# Support Vector Machine (SVM)

### Chapter 1 foundation of SVM

Suppose we have an optimization problem:
$$
\begin{aligned}
\min_{\bm{x}}f(\bm{x}) \\
s.t. \quad & h_{i}(\bm{x})\leq 0, &i=1,2,\cdots,m \\
     \quad & g_{j}(\bm{x})=0,     &j=1,2,\cdots,n
\end{aligned}
$$
where $f(\bm{x})$ is the objective function, $h_{i}(\bm{x})$ are inequality constraints, $g_{j}(\bm{x})$ are equality constraints.<br>
This optimization problem is called **primal problem**. The Lagrange function is:
$$
L(\bm{x},\bm{\lambda},\bm{\mu})=f(\bm{x})+\sum_{i=1}^{m}\lambda_{i}h_{i}(\bm{x})+\sum_{j=1}^{n}\mu_{j}g_{j}(\bm{x})
$$
where $\lambda_{i}$ and $\mu_{j}$ are Lagrange multipliers.<br>

Define the **Lagrange dual function** $\Gamma(\bm{\lambda},\bm{\mu}) $ as:
$$\begin{aligned}
&\Gamma(\bm{\lambda},\bm{\mu})=\inf_{\bm{x}\in \Psi}L(\bm{x},\bm{\lambda},\bm{\mu}) \\
= &\inf_{\bm{x}\in \Psi}\{ f(\bm{x})+\sum_{i=1}^{m}\lambda_{i}h_{i}(\bm{x})+\sum_{j=1}^{n}\mu_{j}g_{j}(\bm{x}) \}
\end{aligned}$$
where $\Psi$ is the feasible set of primal problem and $\bm{\lambda}\geq 0$.<br>
$$
\begin{aligned}
&\because \lambda_{i}\geq 0,\quad h_{i}(\bm{x})\leq 0, \quad g_{i}(\bm{x})=0 \\
&\therefore \sum_{i=1}^{m}\lambda_{i}h_{i}(\bm{x})+\sum_{j=1}^{n}\mu_{j}g_{j}(\bm{x})\leq 0\\
&\therefore \Gamma(\bm{\lambda},\bm{\mu})\leq L(\bm{x},\bm{\lambda},\bm{\mu}) \leq f(\bm{x})\\
&\therefore \forall \bm{\lambda}\geq 0,\bm{\mu},& \\
&\quad \quad\Gamma(\bm{\lambda},\bm{\mu})\leq p^{*}\equiv \min_{\bm{x}}f(\bm{x})
\end{aligned}
$$
where $p^{*}$ is the optimal value of primal problem.<br>
From the above, we can get the **Lagrange dual problem**:
$$
\begin{aligned}
\max_{\bm{\lambda},\bm{\mu}}\quad &\Gamma(\bm{\lambda},\bm{\mu}) \\
s.t. \quad &\bm{\lambda}\geq 0
\end{aligned}
$$
The optimal value of dual problem is $d^{*}$, and $d^{*}\leq p^{*}$.
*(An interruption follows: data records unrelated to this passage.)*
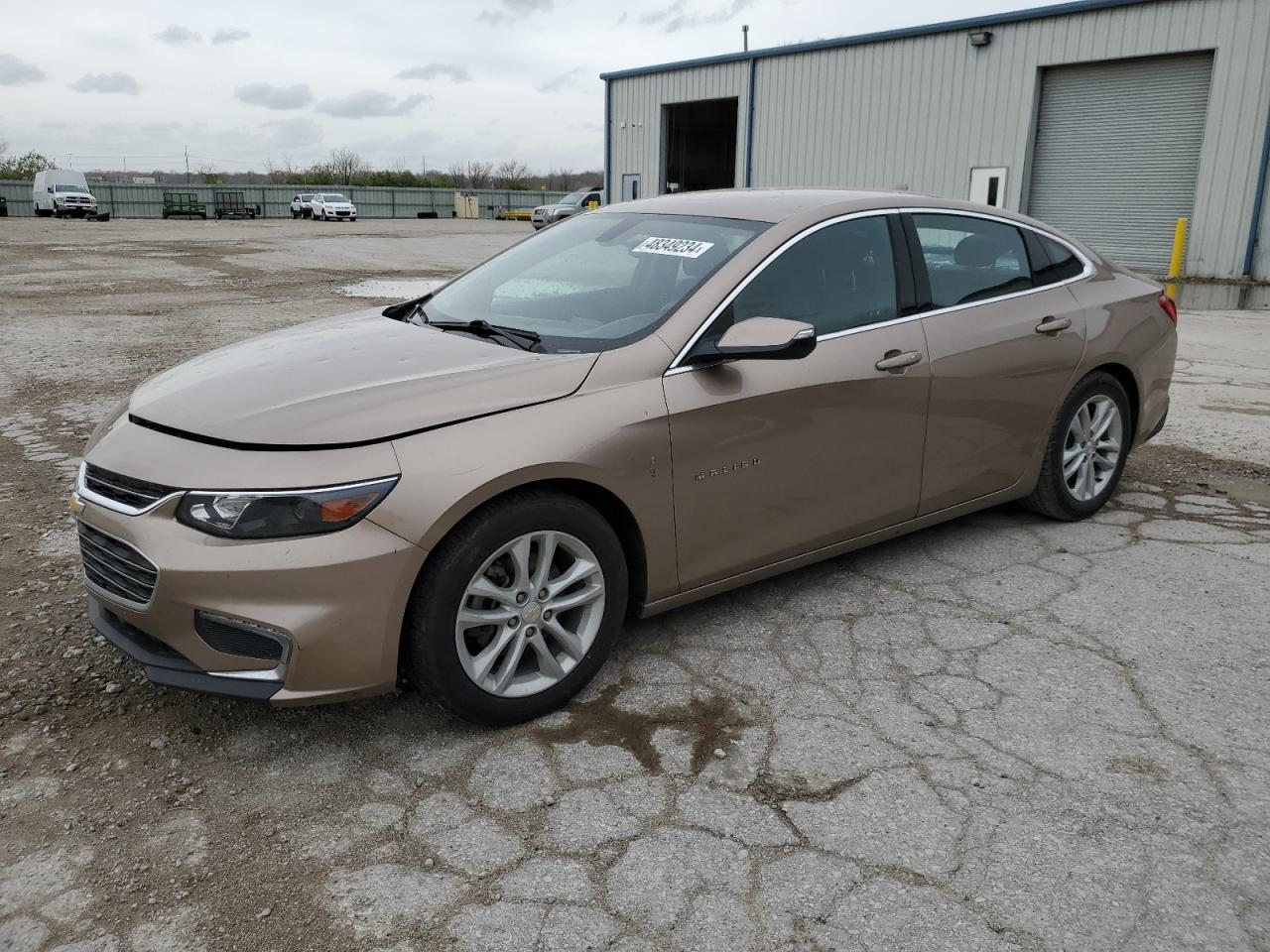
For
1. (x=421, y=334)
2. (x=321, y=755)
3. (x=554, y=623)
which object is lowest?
(x=321, y=755)

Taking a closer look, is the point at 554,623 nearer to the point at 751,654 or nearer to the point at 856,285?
the point at 751,654

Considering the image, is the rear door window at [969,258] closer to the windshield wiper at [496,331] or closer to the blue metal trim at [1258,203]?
the windshield wiper at [496,331]

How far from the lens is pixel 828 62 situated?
22422 millimetres

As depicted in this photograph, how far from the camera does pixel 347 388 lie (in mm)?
3012

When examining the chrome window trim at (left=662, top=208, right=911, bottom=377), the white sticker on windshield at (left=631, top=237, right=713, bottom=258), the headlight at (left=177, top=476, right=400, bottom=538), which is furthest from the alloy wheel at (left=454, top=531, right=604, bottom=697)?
the white sticker on windshield at (left=631, top=237, right=713, bottom=258)

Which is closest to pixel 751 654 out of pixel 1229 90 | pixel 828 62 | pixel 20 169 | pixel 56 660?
pixel 56 660

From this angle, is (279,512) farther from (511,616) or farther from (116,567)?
(511,616)

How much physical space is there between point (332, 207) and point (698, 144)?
24.9 m

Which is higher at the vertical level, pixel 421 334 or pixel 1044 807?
pixel 421 334

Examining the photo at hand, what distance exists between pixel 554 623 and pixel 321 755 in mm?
768

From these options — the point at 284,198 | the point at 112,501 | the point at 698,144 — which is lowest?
the point at 112,501

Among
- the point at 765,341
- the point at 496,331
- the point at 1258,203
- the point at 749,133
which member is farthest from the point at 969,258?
the point at 749,133

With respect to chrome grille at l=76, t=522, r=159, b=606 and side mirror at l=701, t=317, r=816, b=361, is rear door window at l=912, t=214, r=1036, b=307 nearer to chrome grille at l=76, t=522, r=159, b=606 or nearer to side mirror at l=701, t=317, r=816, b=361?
side mirror at l=701, t=317, r=816, b=361

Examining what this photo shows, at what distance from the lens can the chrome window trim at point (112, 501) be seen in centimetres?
274
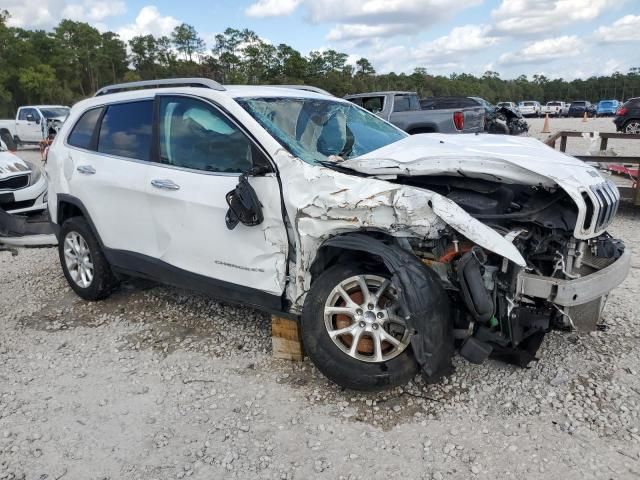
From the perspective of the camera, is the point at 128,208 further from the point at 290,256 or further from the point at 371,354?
the point at 371,354

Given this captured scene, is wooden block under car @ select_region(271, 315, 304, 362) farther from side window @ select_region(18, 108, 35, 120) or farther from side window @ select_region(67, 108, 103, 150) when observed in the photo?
side window @ select_region(18, 108, 35, 120)

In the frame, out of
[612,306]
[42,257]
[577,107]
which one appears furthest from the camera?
[577,107]

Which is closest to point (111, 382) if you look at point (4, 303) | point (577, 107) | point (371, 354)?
point (371, 354)

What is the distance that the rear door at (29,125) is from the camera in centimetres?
2004

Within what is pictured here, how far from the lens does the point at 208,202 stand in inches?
137

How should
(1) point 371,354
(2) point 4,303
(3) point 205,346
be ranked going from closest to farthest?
1. (1) point 371,354
2. (3) point 205,346
3. (2) point 4,303

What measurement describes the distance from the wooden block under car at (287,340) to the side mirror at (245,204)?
0.73m

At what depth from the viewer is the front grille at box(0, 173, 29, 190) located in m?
6.61

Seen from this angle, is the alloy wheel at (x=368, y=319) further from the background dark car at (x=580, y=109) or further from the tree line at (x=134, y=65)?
the background dark car at (x=580, y=109)

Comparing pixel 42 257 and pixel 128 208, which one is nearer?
pixel 128 208

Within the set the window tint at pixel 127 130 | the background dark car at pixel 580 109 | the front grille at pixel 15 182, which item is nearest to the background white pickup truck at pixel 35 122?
the front grille at pixel 15 182

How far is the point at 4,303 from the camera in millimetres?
4949

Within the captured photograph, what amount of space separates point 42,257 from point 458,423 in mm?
5521

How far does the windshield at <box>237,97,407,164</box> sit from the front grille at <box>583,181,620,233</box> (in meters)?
1.60
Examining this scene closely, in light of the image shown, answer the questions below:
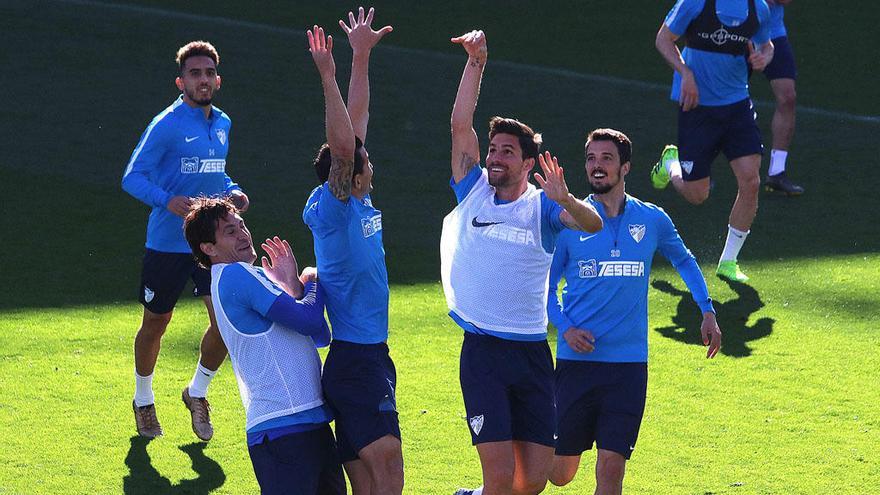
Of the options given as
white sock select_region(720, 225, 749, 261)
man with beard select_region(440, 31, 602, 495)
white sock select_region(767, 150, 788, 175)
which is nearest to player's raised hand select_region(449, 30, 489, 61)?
man with beard select_region(440, 31, 602, 495)

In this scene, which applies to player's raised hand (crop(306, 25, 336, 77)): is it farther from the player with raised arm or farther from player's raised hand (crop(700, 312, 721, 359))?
player's raised hand (crop(700, 312, 721, 359))

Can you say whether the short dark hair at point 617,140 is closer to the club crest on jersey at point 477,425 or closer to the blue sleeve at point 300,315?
the club crest on jersey at point 477,425

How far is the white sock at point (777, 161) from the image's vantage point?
1277cm

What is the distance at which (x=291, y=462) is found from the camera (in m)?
5.73

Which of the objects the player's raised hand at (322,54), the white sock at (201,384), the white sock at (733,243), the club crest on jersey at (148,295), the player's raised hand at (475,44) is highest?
the player's raised hand at (322,54)

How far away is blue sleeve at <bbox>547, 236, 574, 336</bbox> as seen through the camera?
22.2 feet

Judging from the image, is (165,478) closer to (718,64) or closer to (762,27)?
(718,64)

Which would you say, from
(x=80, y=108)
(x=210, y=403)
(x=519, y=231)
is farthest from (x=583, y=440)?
(x=80, y=108)

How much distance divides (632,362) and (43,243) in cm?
687

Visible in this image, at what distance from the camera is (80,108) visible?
15.9 m

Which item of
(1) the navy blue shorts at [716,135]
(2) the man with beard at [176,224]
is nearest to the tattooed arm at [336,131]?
(2) the man with beard at [176,224]

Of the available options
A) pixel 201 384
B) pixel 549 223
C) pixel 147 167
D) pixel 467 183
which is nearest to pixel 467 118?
pixel 467 183

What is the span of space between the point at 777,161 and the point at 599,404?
6717 mm

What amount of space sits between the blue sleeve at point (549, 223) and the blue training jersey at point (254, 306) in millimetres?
1467
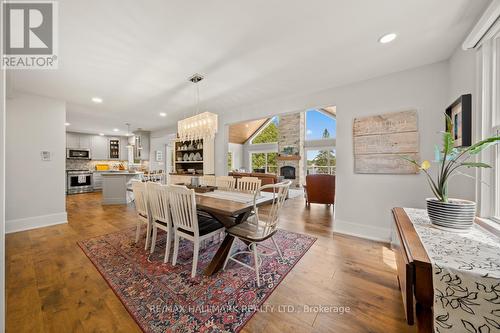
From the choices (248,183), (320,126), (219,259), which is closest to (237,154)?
(320,126)

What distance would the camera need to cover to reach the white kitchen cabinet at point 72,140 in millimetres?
7031

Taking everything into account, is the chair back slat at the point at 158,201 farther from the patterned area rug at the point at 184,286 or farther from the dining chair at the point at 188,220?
the patterned area rug at the point at 184,286

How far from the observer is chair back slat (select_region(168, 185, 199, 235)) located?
5.76 feet

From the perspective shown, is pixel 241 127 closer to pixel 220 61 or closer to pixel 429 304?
pixel 220 61

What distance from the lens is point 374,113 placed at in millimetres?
2719

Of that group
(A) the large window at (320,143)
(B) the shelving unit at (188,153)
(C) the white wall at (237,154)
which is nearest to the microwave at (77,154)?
(B) the shelving unit at (188,153)

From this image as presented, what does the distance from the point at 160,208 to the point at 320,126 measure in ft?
26.3

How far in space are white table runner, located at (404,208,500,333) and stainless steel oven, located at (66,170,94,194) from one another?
9411 millimetres

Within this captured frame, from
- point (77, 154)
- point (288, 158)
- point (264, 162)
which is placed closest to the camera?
point (77, 154)

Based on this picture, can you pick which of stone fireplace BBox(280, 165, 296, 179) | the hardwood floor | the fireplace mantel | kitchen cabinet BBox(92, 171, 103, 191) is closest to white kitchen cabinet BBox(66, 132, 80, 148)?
kitchen cabinet BBox(92, 171, 103, 191)

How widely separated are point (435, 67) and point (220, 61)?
2.72 meters

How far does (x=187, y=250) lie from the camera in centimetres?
238

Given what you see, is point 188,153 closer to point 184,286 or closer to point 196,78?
point 196,78

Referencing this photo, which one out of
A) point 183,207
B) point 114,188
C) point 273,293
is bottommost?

If $d^{*}=p^{*}$, we say the strong duality holds. If $d^{*}<p^{*}$, we say the weak duality holds.<br>
KKT(Karush-Kuhn-Tucker) conditions:
$$
\begin{aligned}
&\nabla_{\bm{x}}L(\bm{x}^{*},\bm{\lambda}^{*},\bm{\mu}^{*})=0 \\ 
& \lambda_{i}^{*}h_{i}(\bm{x}^{*})=0 \\
&h_{i}(\bm{x}^{*})\leq 0, g_{j}(\bm{x}^{*})=0 \\
&\lambda_{i}^{*}\geq 0
\end{aligned}
$$
where $\bm{x}^{*}$ is the optimal solution of primal problem, $\bm{\lambda}^{*}$ is the optimal solution of dual problem.<br>

Proof:
$$
\begin{aligned}
&\text{If strong dualily holds. Then} \\
&f(\bm{x}^{*})=d^{*}=\Gamma(\bm{\lambda}^{*},\bm{\mu}^{*}) \\
&=\inf_{\bm{x}\in \Psi}\{ f(\bm{x})+\sum_{i=1}^{m}\lambda_{i}^{*}h_{i}(\bm{x})+\sum_{j=1}^{n}\mu_{j}^{*}g_{j}(\bm{x}) \}\\
&\leq f(\bm{x}^{*})+\sum_{i=1}^{m}\lambda_{i}^{*}h_{i}(\bm{x}^{*})+\sum_{j=1}^{n}\mu_{j}^{*}g_{j}(\bm{x}^{*}) \\
&\leq f(\bm{x}^{*})
\end{aligned}
$$
From the first inequality we obtain the first KKT condition $\nabla_{\bm{x}}L(\bm{x}^{*},\bm{\lambda}^{*},\bm{\mu}^{*})=0$. From the second inequality we obtain the second KKT condition $\lambda_{i}^{*}h_{i}(\bm{x}^{*})=0 $, which is called complementary slackness. The third KKT condition comes from constraints of the prime problem. The fourth KKT condition comes from the constraints of the dual problem.<br>